### Work to do
Reproduce the listing from its first line through the line containing "17V9L186 7L183 4H176L171", with both ends included. Omit the pictures.

[Collected data]

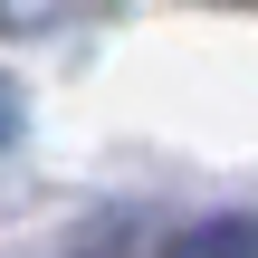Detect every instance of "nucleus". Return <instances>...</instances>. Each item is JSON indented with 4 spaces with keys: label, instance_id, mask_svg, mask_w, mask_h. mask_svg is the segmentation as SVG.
<instances>
[{
    "label": "nucleus",
    "instance_id": "obj_1",
    "mask_svg": "<svg viewBox=\"0 0 258 258\" xmlns=\"http://www.w3.org/2000/svg\"><path fill=\"white\" fill-rule=\"evenodd\" d=\"M163 258H258V220H201V230L163 239Z\"/></svg>",
    "mask_w": 258,
    "mask_h": 258
},
{
    "label": "nucleus",
    "instance_id": "obj_2",
    "mask_svg": "<svg viewBox=\"0 0 258 258\" xmlns=\"http://www.w3.org/2000/svg\"><path fill=\"white\" fill-rule=\"evenodd\" d=\"M67 0H0V29H48Z\"/></svg>",
    "mask_w": 258,
    "mask_h": 258
},
{
    "label": "nucleus",
    "instance_id": "obj_3",
    "mask_svg": "<svg viewBox=\"0 0 258 258\" xmlns=\"http://www.w3.org/2000/svg\"><path fill=\"white\" fill-rule=\"evenodd\" d=\"M10 134H19V86L0 77V144H10Z\"/></svg>",
    "mask_w": 258,
    "mask_h": 258
}]
</instances>
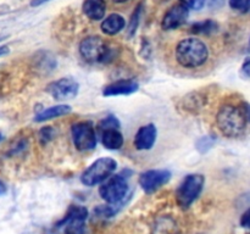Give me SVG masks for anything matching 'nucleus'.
I'll return each instance as SVG.
<instances>
[{
	"label": "nucleus",
	"mask_w": 250,
	"mask_h": 234,
	"mask_svg": "<svg viewBox=\"0 0 250 234\" xmlns=\"http://www.w3.org/2000/svg\"><path fill=\"white\" fill-rule=\"evenodd\" d=\"M83 14L92 21L104 20L106 14V2L105 0H84L82 4Z\"/></svg>",
	"instance_id": "14"
},
{
	"label": "nucleus",
	"mask_w": 250,
	"mask_h": 234,
	"mask_svg": "<svg viewBox=\"0 0 250 234\" xmlns=\"http://www.w3.org/2000/svg\"><path fill=\"white\" fill-rule=\"evenodd\" d=\"M189 17V9L186 7L183 4H176L171 6L164 15L163 21H161V28L164 31H172L177 29L182 24L187 22Z\"/></svg>",
	"instance_id": "11"
},
{
	"label": "nucleus",
	"mask_w": 250,
	"mask_h": 234,
	"mask_svg": "<svg viewBox=\"0 0 250 234\" xmlns=\"http://www.w3.org/2000/svg\"><path fill=\"white\" fill-rule=\"evenodd\" d=\"M117 167V162L111 157L95 160L81 176V182L87 187H94L106 180Z\"/></svg>",
	"instance_id": "6"
},
{
	"label": "nucleus",
	"mask_w": 250,
	"mask_h": 234,
	"mask_svg": "<svg viewBox=\"0 0 250 234\" xmlns=\"http://www.w3.org/2000/svg\"><path fill=\"white\" fill-rule=\"evenodd\" d=\"M80 84L77 80L70 77H63L58 80L49 83L46 93L56 100H68L77 97Z\"/></svg>",
	"instance_id": "9"
},
{
	"label": "nucleus",
	"mask_w": 250,
	"mask_h": 234,
	"mask_svg": "<svg viewBox=\"0 0 250 234\" xmlns=\"http://www.w3.org/2000/svg\"><path fill=\"white\" fill-rule=\"evenodd\" d=\"M50 1V0H32L31 1V6L36 7V6H41V5L45 4V2Z\"/></svg>",
	"instance_id": "30"
},
{
	"label": "nucleus",
	"mask_w": 250,
	"mask_h": 234,
	"mask_svg": "<svg viewBox=\"0 0 250 234\" xmlns=\"http://www.w3.org/2000/svg\"><path fill=\"white\" fill-rule=\"evenodd\" d=\"M81 56L90 63L109 62L114 58V50L106 41L98 36H89L83 39L78 46Z\"/></svg>",
	"instance_id": "4"
},
{
	"label": "nucleus",
	"mask_w": 250,
	"mask_h": 234,
	"mask_svg": "<svg viewBox=\"0 0 250 234\" xmlns=\"http://www.w3.org/2000/svg\"><path fill=\"white\" fill-rule=\"evenodd\" d=\"M151 234H180V227L173 217L164 214L154 221Z\"/></svg>",
	"instance_id": "15"
},
{
	"label": "nucleus",
	"mask_w": 250,
	"mask_h": 234,
	"mask_svg": "<svg viewBox=\"0 0 250 234\" xmlns=\"http://www.w3.org/2000/svg\"><path fill=\"white\" fill-rule=\"evenodd\" d=\"M120 121L117 119L116 116H114V115H109V116H106L105 118H103L102 121L99 122V124H98V129H99L100 132L105 131V129H110V128H117L120 129Z\"/></svg>",
	"instance_id": "22"
},
{
	"label": "nucleus",
	"mask_w": 250,
	"mask_h": 234,
	"mask_svg": "<svg viewBox=\"0 0 250 234\" xmlns=\"http://www.w3.org/2000/svg\"><path fill=\"white\" fill-rule=\"evenodd\" d=\"M171 179V172L167 170H148L139 176V185L144 193L153 194Z\"/></svg>",
	"instance_id": "10"
},
{
	"label": "nucleus",
	"mask_w": 250,
	"mask_h": 234,
	"mask_svg": "<svg viewBox=\"0 0 250 234\" xmlns=\"http://www.w3.org/2000/svg\"><path fill=\"white\" fill-rule=\"evenodd\" d=\"M219 29V24L214 20H204V21L195 22L190 26V32L194 34H203V36H209L215 33Z\"/></svg>",
	"instance_id": "20"
},
{
	"label": "nucleus",
	"mask_w": 250,
	"mask_h": 234,
	"mask_svg": "<svg viewBox=\"0 0 250 234\" xmlns=\"http://www.w3.org/2000/svg\"><path fill=\"white\" fill-rule=\"evenodd\" d=\"M88 210L84 206L72 205L65 217L55 224V228L62 234H84Z\"/></svg>",
	"instance_id": "7"
},
{
	"label": "nucleus",
	"mask_w": 250,
	"mask_h": 234,
	"mask_svg": "<svg viewBox=\"0 0 250 234\" xmlns=\"http://www.w3.org/2000/svg\"><path fill=\"white\" fill-rule=\"evenodd\" d=\"M207 1L211 9H220L221 6H224L226 0H207Z\"/></svg>",
	"instance_id": "29"
},
{
	"label": "nucleus",
	"mask_w": 250,
	"mask_h": 234,
	"mask_svg": "<svg viewBox=\"0 0 250 234\" xmlns=\"http://www.w3.org/2000/svg\"><path fill=\"white\" fill-rule=\"evenodd\" d=\"M176 61L185 68H198L205 65L209 58V48L198 38H186L177 43L175 50Z\"/></svg>",
	"instance_id": "1"
},
{
	"label": "nucleus",
	"mask_w": 250,
	"mask_h": 234,
	"mask_svg": "<svg viewBox=\"0 0 250 234\" xmlns=\"http://www.w3.org/2000/svg\"><path fill=\"white\" fill-rule=\"evenodd\" d=\"M71 110L72 109H71L70 105H65V104L50 106V107H48V109L41 111L39 114H37L36 117H34V121L44 122V121H49V119L58 118V117L68 115L71 112Z\"/></svg>",
	"instance_id": "18"
},
{
	"label": "nucleus",
	"mask_w": 250,
	"mask_h": 234,
	"mask_svg": "<svg viewBox=\"0 0 250 234\" xmlns=\"http://www.w3.org/2000/svg\"><path fill=\"white\" fill-rule=\"evenodd\" d=\"M156 136H158V131H156L155 124L149 123L142 126L134 136V148L137 150H149L155 144Z\"/></svg>",
	"instance_id": "12"
},
{
	"label": "nucleus",
	"mask_w": 250,
	"mask_h": 234,
	"mask_svg": "<svg viewBox=\"0 0 250 234\" xmlns=\"http://www.w3.org/2000/svg\"><path fill=\"white\" fill-rule=\"evenodd\" d=\"M139 89V84L134 79H119L105 85L103 89L104 97H117V95H131Z\"/></svg>",
	"instance_id": "13"
},
{
	"label": "nucleus",
	"mask_w": 250,
	"mask_h": 234,
	"mask_svg": "<svg viewBox=\"0 0 250 234\" xmlns=\"http://www.w3.org/2000/svg\"><path fill=\"white\" fill-rule=\"evenodd\" d=\"M6 185H5V183L2 182V180H0V195L5 194L6 193Z\"/></svg>",
	"instance_id": "33"
},
{
	"label": "nucleus",
	"mask_w": 250,
	"mask_h": 234,
	"mask_svg": "<svg viewBox=\"0 0 250 234\" xmlns=\"http://www.w3.org/2000/svg\"><path fill=\"white\" fill-rule=\"evenodd\" d=\"M54 136H55V129L50 126L43 127L38 133L39 143H41L42 145H45V144H48L49 141L53 140Z\"/></svg>",
	"instance_id": "24"
},
{
	"label": "nucleus",
	"mask_w": 250,
	"mask_h": 234,
	"mask_svg": "<svg viewBox=\"0 0 250 234\" xmlns=\"http://www.w3.org/2000/svg\"><path fill=\"white\" fill-rule=\"evenodd\" d=\"M71 136L77 150L90 151L97 146V132L92 122L81 121L72 124Z\"/></svg>",
	"instance_id": "8"
},
{
	"label": "nucleus",
	"mask_w": 250,
	"mask_h": 234,
	"mask_svg": "<svg viewBox=\"0 0 250 234\" xmlns=\"http://www.w3.org/2000/svg\"><path fill=\"white\" fill-rule=\"evenodd\" d=\"M125 26H126V21L124 16L120 14H110L103 20L100 28L103 33L106 36H115V34H119L125 28Z\"/></svg>",
	"instance_id": "16"
},
{
	"label": "nucleus",
	"mask_w": 250,
	"mask_h": 234,
	"mask_svg": "<svg viewBox=\"0 0 250 234\" xmlns=\"http://www.w3.org/2000/svg\"><path fill=\"white\" fill-rule=\"evenodd\" d=\"M229 4L232 10H236L242 14H246L250 9V0H229Z\"/></svg>",
	"instance_id": "25"
},
{
	"label": "nucleus",
	"mask_w": 250,
	"mask_h": 234,
	"mask_svg": "<svg viewBox=\"0 0 250 234\" xmlns=\"http://www.w3.org/2000/svg\"><path fill=\"white\" fill-rule=\"evenodd\" d=\"M241 73L244 78H248L250 79V58H247L244 60L243 65H242L241 68Z\"/></svg>",
	"instance_id": "27"
},
{
	"label": "nucleus",
	"mask_w": 250,
	"mask_h": 234,
	"mask_svg": "<svg viewBox=\"0 0 250 234\" xmlns=\"http://www.w3.org/2000/svg\"><path fill=\"white\" fill-rule=\"evenodd\" d=\"M141 14H142V4H139L138 6L136 7L133 14H132L131 20H129L128 28H127V34H128L129 38H132V37L136 34L137 28H138V24H139V20H141Z\"/></svg>",
	"instance_id": "21"
},
{
	"label": "nucleus",
	"mask_w": 250,
	"mask_h": 234,
	"mask_svg": "<svg viewBox=\"0 0 250 234\" xmlns=\"http://www.w3.org/2000/svg\"><path fill=\"white\" fill-rule=\"evenodd\" d=\"M36 67L38 72L49 73L56 67V60L50 53H45V51H41L37 55L36 58Z\"/></svg>",
	"instance_id": "19"
},
{
	"label": "nucleus",
	"mask_w": 250,
	"mask_h": 234,
	"mask_svg": "<svg viewBox=\"0 0 250 234\" xmlns=\"http://www.w3.org/2000/svg\"><path fill=\"white\" fill-rule=\"evenodd\" d=\"M129 171H122L119 175L112 176L104 180L99 188V195L106 204H124L125 197L129 193L128 177Z\"/></svg>",
	"instance_id": "3"
},
{
	"label": "nucleus",
	"mask_w": 250,
	"mask_h": 234,
	"mask_svg": "<svg viewBox=\"0 0 250 234\" xmlns=\"http://www.w3.org/2000/svg\"><path fill=\"white\" fill-rule=\"evenodd\" d=\"M215 144V138H212V136H202V138H199L197 140V143H195V148H197V150L199 151L200 154H205L208 153V151L210 150V149L214 146Z\"/></svg>",
	"instance_id": "23"
},
{
	"label": "nucleus",
	"mask_w": 250,
	"mask_h": 234,
	"mask_svg": "<svg viewBox=\"0 0 250 234\" xmlns=\"http://www.w3.org/2000/svg\"><path fill=\"white\" fill-rule=\"evenodd\" d=\"M205 178L203 175H188L176 190V202L182 210L189 209L199 197L204 188Z\"/></svg>",
	"instance_id": "5"
},
{
	"label": "nucleus",
	"mask_w": 250,
	"mask_h": 234,
	"mask_svg": "<svg viewBox=\"0 0 250 234\" xmlns=\"http://www.w3.org/2000/svg\"><path fill=\"white\" fill-rule=\"evenodd\" d=\"M7 53H9V46H6V45L0 46V58H1V56L6 55Z\"/></svg>",
	"instance_id": "32"
},
{
	"label": "nucleus",
	"mask_w": 250,
	"mask_h": 234,
	"mask_svg": "<svg viewBox=\"0 0 250 234\" xmlns=\"http://www.w3.org/2000/svg\"><path fill=\"white\" fill-rule=\"evenodd\" d=\"M180 2L185 5L186 7H188L189 10H195V11H198V10L204 7L207 0H180Z\"/></svg>",
	"instance_id": "26"
},
{
	"label": "nucleus",
	"mask_w": 250,
	"mask_h": 234,
	"mask_svg": "<svg viewBox=\"0 0 250 234\" xmlns=\"http://www.w3.org/2000/svg\"><path fill=\"white\" fill-rule=\"evenodd\" d=\"M100 136H102L103 145L109 150H119L124 145V136L120 132V129H105V131L100 132Z\"/></svg>",
	"instance_id": "17"
},
{
	"label": "nucleus",
	"mask_w": 250,
	"mask_h": 234,
	"mask_svg": "<svg viewBox=\"0 0 250 234\" xmlns=\"http://www.w3.org/2000/svg\"><path fill=\"white\" fill-rule=\"evenodd\" d=\"M241 226L243 228H249L250 229V209L247 210L241 217Z\"/></svg>",
	"instance_id": "28"
},
{
	"label": "nucleus",
	"mask_w": 250,
	"mask_h": 234,
	"mask_svg": "<svg viewBox=\"0 0 250 234\" xmlns=\"http://www.w3.org/2000/svg\"><path fill=\"white\" fill-rule=\"evenodd\" d=\"M247 119L244 110L234 105H224L216 115V124L220 132L227 138H238L247 129Z\"/></svg>",
	"instance_id": "2"
},
{
	"label": "nucleus",
	"mask_w": 250,
	"mask_h": 234,
	"mask_svg": "<svg viewBox=\"0 0 250 234\" xmlns=\"http://www.w3.org/2000/svg\"><path fill=\"white\" fill-rule=\"evenodd\" d=\"M114 2H116V4H122V2H126L128 1V0H112Z\"/></svg>",
	"instance_id": "34"
},
{
	"label": "nucleus",
	"mask_w": 250,
	"mask_h": 234,
	"mask_svg": "<svg viewBox=\"0 0 250 234\" xmlns=\"http://www.w3.org/2000/svg\"><path fill=\"white\" fill-rule=\"evenodd\" d=\"M243 110H244V114H246L247 116V119L250 122V104H244Z\"/></svg>",
	"instance_id": "31"
}]
</instances>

### Written solution
Detect every instance of "nucleus". Return <instances>...</instances>. Each item is JSON indented with 4 spaces with keys: label, instance_id, mask_svg, mask_w, mask_h. mask_svg is the segmentation as SVG.
<instances>
[{
    "label": "nucleus",
    "instance_id": "obj_1",
    "mask_svg": "<svg viewBox=\"0 0 258 258\" xmlns=\"http://www.w3.org/2000/svg\"><path fill=\"white\" fill-rule=\"evenodd\" d=\"M163 258H258V220H201V230L163 239Z\"/></svg>",
    "mask_w": 258,
    "mask_h": 258
},
{
    "label": "nucleus",
    "instance_id": "obj_2",
    "mask_svg": "<svg viewBox=\"0 0 258 258\" xmlns=\"http://www.w3.org/2000/svg\"><path fill=\"white\" fill-rule=\"evenodd\" d=\"M67 0H0V29H48Z\"/></svg>",
    "mask_w": 258,
    "mask_h": 258
},
{
    "label": "nucleus",
    "instance_id": "obj_3",
    "mask_svg": "<svg viewBox=\"0 0 258 258\" xmlns=\"http://www.w3.org/2000/svg\"><path fill=\"white\" fill-rule=\"evenodd\" d=\"M10 134H19V86L0 77V144H10Z\"/></svg>",
    "mask_w": 258,
    "mask_h": 258
}]
</instances>
Give me SVG masks for anything matching 'nucleus'.
I'll return each instance as SVG.
<instances>
[{
	"label": "nucleus",
	"mask_w": 250,
	"mask_h": 234,
	"mask_svg": "<svg viewBox=\"0 0 250 234\" xmlns=\"http://www.w3.org/2000/svg\"><path fill=\"white\" fill-rule=\"evenodd\" d=\"M83 14L92 21L104 20L106 14V2L105 0H84L82 4Z\"/></svg>",
	"instance_id": "14"
},
{
	"label": "nucleus",
	"mask_w": 250,
	"mask_h": 234,
	"mask_svg": "<svg viewBox=\"0 0 250 234\" xmlns=\"http://www.w3.org/2000/svg\"><path fill=\"white\" fill-rule=\"evenodd\" d=\"M189 17V9L186 7L183 4H176L171 6L164 15L163 21H161V28L164 31H172L177 29L182 24L187 22Z\"/></svg>",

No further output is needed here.